• **Instructions for the task**: Copy out every line of the data below word for word, leaving out the pictures.

Start of Source material

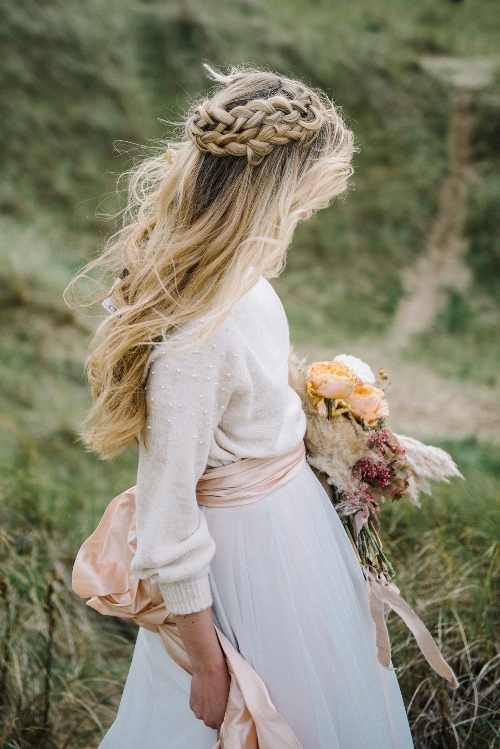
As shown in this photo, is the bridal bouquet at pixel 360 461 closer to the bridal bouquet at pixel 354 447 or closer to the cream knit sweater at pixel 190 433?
the bridal bouquet at pixel 354 447

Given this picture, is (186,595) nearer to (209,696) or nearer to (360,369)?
(209,696)

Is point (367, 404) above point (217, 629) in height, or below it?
above

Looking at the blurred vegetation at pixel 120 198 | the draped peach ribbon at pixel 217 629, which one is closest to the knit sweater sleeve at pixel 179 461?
the draped peach ribbon at pixel 217 629

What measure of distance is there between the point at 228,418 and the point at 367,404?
0.38 m

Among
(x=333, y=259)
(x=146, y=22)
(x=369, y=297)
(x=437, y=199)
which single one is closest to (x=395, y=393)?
(x=369, y=297)

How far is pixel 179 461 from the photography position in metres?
0.96

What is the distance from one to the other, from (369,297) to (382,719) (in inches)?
205

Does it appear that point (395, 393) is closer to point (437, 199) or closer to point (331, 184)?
point (437, 199)

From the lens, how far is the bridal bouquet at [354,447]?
4.12 feet

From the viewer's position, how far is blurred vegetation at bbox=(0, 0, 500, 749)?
2.12 meters

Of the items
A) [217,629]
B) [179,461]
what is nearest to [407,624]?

End of Source material

• **Finished answer**:
As shown in this photo, is the bridal bouquet at pixel 360 461 closer to the bridal bouquet at pixel 354 447 or closer to the cream knit sweater at pixel 190 433?
the bridal bouquet at pixel 354 447

Given this picture, is (186,595) nearer to (209,696) or nearer to (360,369)?
(209,696)

Is point (367, 404) above point (217, 629) in height, or below it?
above

Looking at the blurred vegetation at pixel 120 198 | the draped peach ribbon at pixel 217 629, which one is closest to the knit sweater sleeve at pixel 179 461?
the draped peach ribbon at pixel 217 629

What measure of distance is there between the point at 228,418 and the point at 367,404?
0.38 m

Among
(x=333, y=259)
(x=146, y=22)
(x=369, y=297)
(x=437, y=199)
which single one is closest to (x=395, y=393)?
(x=369, y=297)

How far is pixel 179 461 from the photography position in metres?
0.96

What is the distance from one to the other, from (369,297) to (382,719) (in inches)?
205

Does it appear that point (395, 393) is closer to point (437, 199) or closer to point (331, 184)?
point (437, 199)

From the lens, how far is the bridal bouquet at [354,447]?
4.12 feet

From the viewer's position, how far is blurred vegetation at bbox=(0, 0, 500, 749)?
2.12 meters

Of the items
A) [217,629]
B) [179,461]
what is nearest to [407,624]?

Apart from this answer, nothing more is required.